ア 高度な機微情報(特定個人情報・虐待・DV・生活困窮・刑罰・滞納情報・健康医療情報等)
イ 未公開の調達資料・行政処分案など行政内部の重要情報
第3章 利用手続・管理体制
(公認GAIの指定)
第6条 公認GAIの指定は、公認GAI承認申請書(様式第1号)を田舎館村情報セキュリティポリシーにおける統括情報セキュリティ責任者(以下「統括情報セキュリティ責任者」という。)に提出することにより行う。
2 統括情報セキュリティ責任者は、前項の申請書の内容を審査し、適当と認めたときは、当該GAIを公認GAIとして指定するものとする。
(公認GAI以外のGAIの利用)
第7条 職員が公認GAI以外のGAIを業務に利用する場合は、田舎館村情報セキュリティポリシーにおける情報セキュリティ管理者(以下「情報セキュリティ管理者」という。)の承認を得るものとする。
2 前項において、アカウント・端末の管理は職員が責任を持って行うこと。
第4章 情報セキュリティ対策
(入力データの取り扱い)
第8条 公認GAIは、入力情報が学習に利用されず、外部に送信されない仕組みを前提とし、業務上必要な範囲で個人情報を入力することができる。

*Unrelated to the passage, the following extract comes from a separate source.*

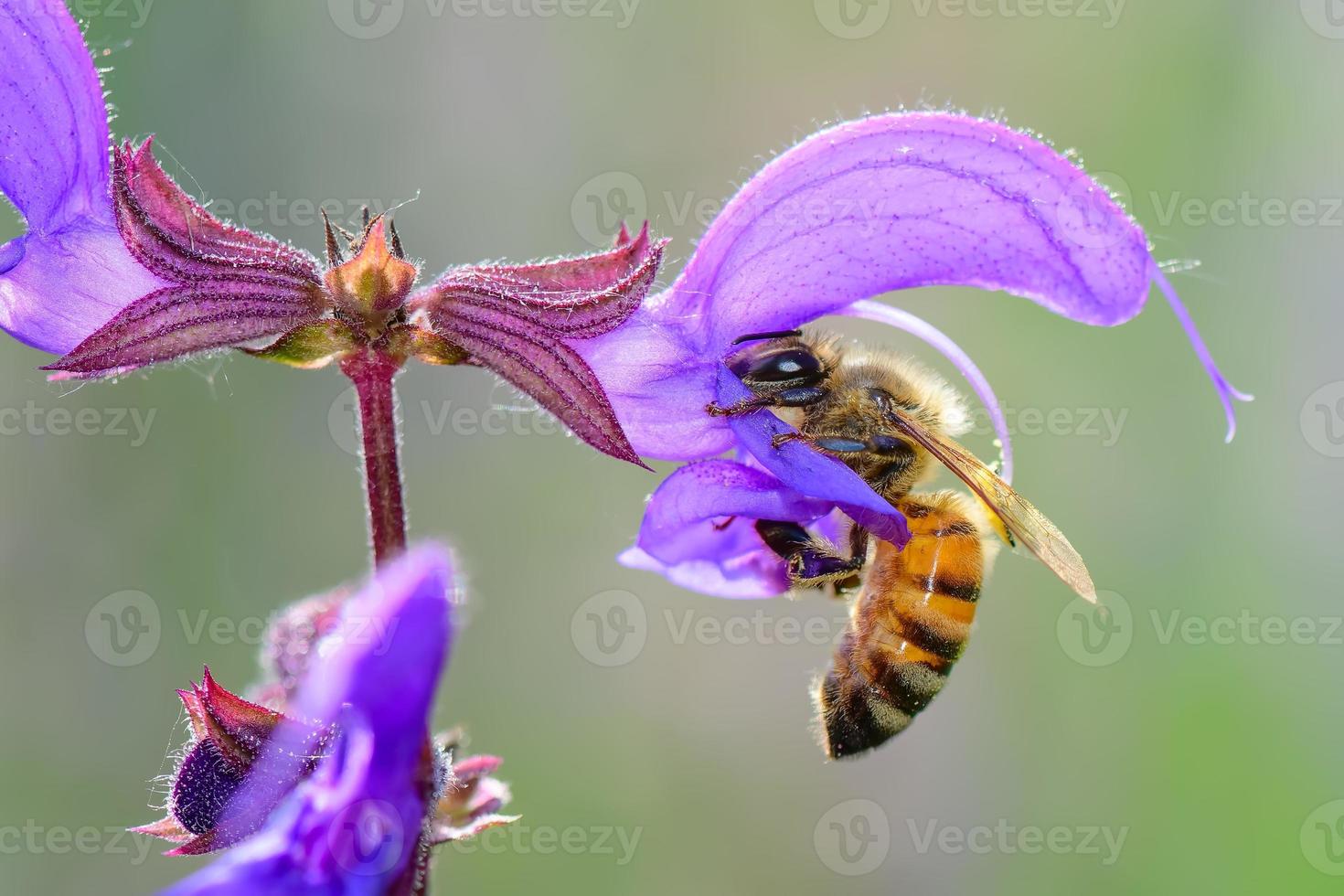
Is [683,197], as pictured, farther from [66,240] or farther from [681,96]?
[66,240]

2 機微情報の入力は、次の基準に基づき慎重に確認するものとする。
(1) AI利用が業務の効率化または正確性向上につながるか
(2) 情報の取扱いにより、住民の不利益が生じる可能性がないか
(3) 必要最小限の情報に絞られているか
(出力結果の確認)
第9条 出力結果は誤りが含まれる可能性があるため、職員は必ず内容を確認する。
2 公文書として使用する場合は、文書規程に基づき決裁を要する。
(記録・ログ)
第10条 公認GAIの利用ログは、必要に応じて情報担当が確認できるよう保管する。
第5章 事故対応
(事故・誤情報発信時の措置)
第11条 情報漏えい、誤出力による誤情報発信等の事故が発生した場合、速やかに情報セキュリティ管理者及び統括情報セキュリティ責任者に報告しなければならない。
2 統括情報セキュリティ責任者は、前項による報告を受けた場合、状況確認、原因究明及び再発防止策を講じる。
第6章 教育・研修
(研修)
第12条 職員の適切な利用を促進するため、統括情報セキュリティ責任者は、必要に応じ公認GAIに関する研修を実施する。
第7章 雑則
(見直し)
第13条 技術動向、法令改正又はセキュリティ情勢に応じ、本要綱は適宜見直しを行う。
附則
この訓令は、令和7年12月11日から施行する。